Macrophages are essential immune cells that belong to the innate immune system and are key orchestrators in the initiation and resolution stages of inflammation. Macrophages are found in every organ throughout the body where they function as sentinel cells that protect against invading pathogens and maintain tissue homeostasis by engulfing apoptotic cells. Thus, macrophages are able to efficiently recognize both pro- and anti-inflammatory stimuli and respond appropriately by activating a diverse set of biological programs. Over the last two decades, studies have shown that activated macrophages are able to polarize to pro-inflammatory or anti-inflammatory states with distinct phenotypes and physiological responses during inflammation. As a result, macrophages have been categorized into subtypes that include the classical pro-inflammatory M1 state, which is activated by Interferon-γ and LPS and the “alternative” M2 state, which is activated by the Th2 cytokines IL-4 and IL-13. Metabolic diseases, such as obesity and Type-II diabetes, are associated with chronic low-grade inflammation due to dysregulation of metabolic and inflammatory signaling pathways. During obesity monocytes infiltrate adipose tissue and polarize to M1 macrophages, displacing the M2 macrophages normally found in non-obese tissue. These M1 macrophages produce high levels of pro-inflammatory cytokines, which contributes to the development of insulin resistance and type-2 diabetes. Interestingly, while macrophages reside in all metabolic organs such as adipose tissue, how the nutrient status of the host affects macrophages function is not well understood. Thus, my thesis seeks to provide a clearer understanding of this important relationship and is of significant relevance to metabolic health and dysfunction.
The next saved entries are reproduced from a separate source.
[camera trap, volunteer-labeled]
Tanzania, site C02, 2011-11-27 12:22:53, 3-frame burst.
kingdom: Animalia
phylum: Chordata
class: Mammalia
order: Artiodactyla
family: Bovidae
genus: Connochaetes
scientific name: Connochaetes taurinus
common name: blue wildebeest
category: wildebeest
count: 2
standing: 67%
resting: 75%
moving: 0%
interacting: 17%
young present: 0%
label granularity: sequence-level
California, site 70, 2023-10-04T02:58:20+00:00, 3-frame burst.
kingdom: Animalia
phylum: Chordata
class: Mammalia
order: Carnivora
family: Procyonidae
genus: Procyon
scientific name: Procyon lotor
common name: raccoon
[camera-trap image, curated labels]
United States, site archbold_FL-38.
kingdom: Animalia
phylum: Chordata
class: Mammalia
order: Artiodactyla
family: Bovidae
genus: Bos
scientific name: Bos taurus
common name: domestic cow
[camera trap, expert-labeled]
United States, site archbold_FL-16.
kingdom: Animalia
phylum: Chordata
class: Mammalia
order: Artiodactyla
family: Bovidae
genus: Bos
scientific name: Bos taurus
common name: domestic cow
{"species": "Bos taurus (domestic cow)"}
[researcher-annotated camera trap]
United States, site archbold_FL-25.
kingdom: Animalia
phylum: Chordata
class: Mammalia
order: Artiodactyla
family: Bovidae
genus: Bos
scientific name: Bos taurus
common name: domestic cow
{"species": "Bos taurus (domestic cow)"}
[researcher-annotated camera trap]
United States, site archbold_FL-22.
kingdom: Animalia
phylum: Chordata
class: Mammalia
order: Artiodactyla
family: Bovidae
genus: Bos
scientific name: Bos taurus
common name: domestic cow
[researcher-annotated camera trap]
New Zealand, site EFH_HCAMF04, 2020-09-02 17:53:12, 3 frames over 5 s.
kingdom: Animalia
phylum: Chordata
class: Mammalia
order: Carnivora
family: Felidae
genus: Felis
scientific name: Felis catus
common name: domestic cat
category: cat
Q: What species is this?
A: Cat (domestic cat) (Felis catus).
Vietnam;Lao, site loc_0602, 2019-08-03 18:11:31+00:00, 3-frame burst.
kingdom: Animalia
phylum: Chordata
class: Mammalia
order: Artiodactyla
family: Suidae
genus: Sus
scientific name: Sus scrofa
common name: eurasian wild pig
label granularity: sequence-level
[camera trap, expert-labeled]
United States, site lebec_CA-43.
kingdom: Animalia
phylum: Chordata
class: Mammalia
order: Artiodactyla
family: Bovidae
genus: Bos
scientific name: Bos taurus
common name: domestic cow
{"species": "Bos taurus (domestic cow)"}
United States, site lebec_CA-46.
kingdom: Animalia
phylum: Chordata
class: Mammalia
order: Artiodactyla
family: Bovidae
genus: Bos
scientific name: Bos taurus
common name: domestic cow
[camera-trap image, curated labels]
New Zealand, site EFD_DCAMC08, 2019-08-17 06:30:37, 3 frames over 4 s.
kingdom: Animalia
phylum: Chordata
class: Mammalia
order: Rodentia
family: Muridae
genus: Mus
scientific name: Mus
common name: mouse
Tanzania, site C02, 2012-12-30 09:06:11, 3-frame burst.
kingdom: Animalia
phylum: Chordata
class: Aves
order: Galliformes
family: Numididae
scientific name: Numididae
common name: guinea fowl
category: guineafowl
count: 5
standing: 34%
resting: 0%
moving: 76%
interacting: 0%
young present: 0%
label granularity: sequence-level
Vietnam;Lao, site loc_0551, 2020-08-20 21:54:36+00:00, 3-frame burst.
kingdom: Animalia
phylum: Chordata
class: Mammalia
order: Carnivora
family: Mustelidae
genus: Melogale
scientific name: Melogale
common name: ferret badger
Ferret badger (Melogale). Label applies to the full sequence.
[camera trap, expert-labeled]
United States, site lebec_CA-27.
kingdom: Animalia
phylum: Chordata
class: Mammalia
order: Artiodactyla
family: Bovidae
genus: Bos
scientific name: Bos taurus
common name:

Mammalian Target of Rapamycin (mTOR) lies downstream of TSC1/2 complex and plays a central role in integrating signals for energy sensing and other cellular processes such as cell proliferation, cell size, gene transcription, protein synthesis, and autophagy. mTOR exists in two separate complexes, mTORC1 and mTORC2, that regulate distinct signaling pathways and phosphorylation of downstream targets. Using a mouse model in which myeloid lineage specific deletion of Tsc1 (Tsc1Δ/Δ) leads to constitutive mTOR Complex 1 (mTORC1) activation, we found that Tsc1Δ/Δ macrophages are refractory to IL-4 induced M2 polarization in vitro and in vivo, but produce increased inflammatory responses to proinflammatory stimuli such as LPS. The underlying basis for this aberrant macrophage polarization is due to feedback inhibition of Akt, a critical pathway that is activated by IL-4 and LPS. Thus, we elucidate a key role for the Akt pathway in macrophage polarization. In further studies of the Akt-mTORC1 pathway we found that IL-4 activation of the Akt-mTOR nutrient-sensing pathway leads to the phosphorylation and activation of the Akt target Acly (ATP-Citrate Lyase) that catalyzes the increase in cytosolic/nuclear pools of acetyl-CoA. This acetyl-CoA is used by histone acetyltransferases to acetylate the promoters of canonical M2 markers in murine macrophages such as Arg-1, Fizz1, and Mgl2. Furthermore, we have in vitro and in vivo evidence that macrophage M2 polarization can be tuned to metabolic input/nutrient status via the Akt-ACLY pathway and thereby control M2 gene expression levels. These findings highlight a key role for the Akt-mTORC1 pathway in regulating macrophage M2 polarization, and suggest how nutrient and metabolic status can fine-tune macrophage function via nutrient sensing pathways.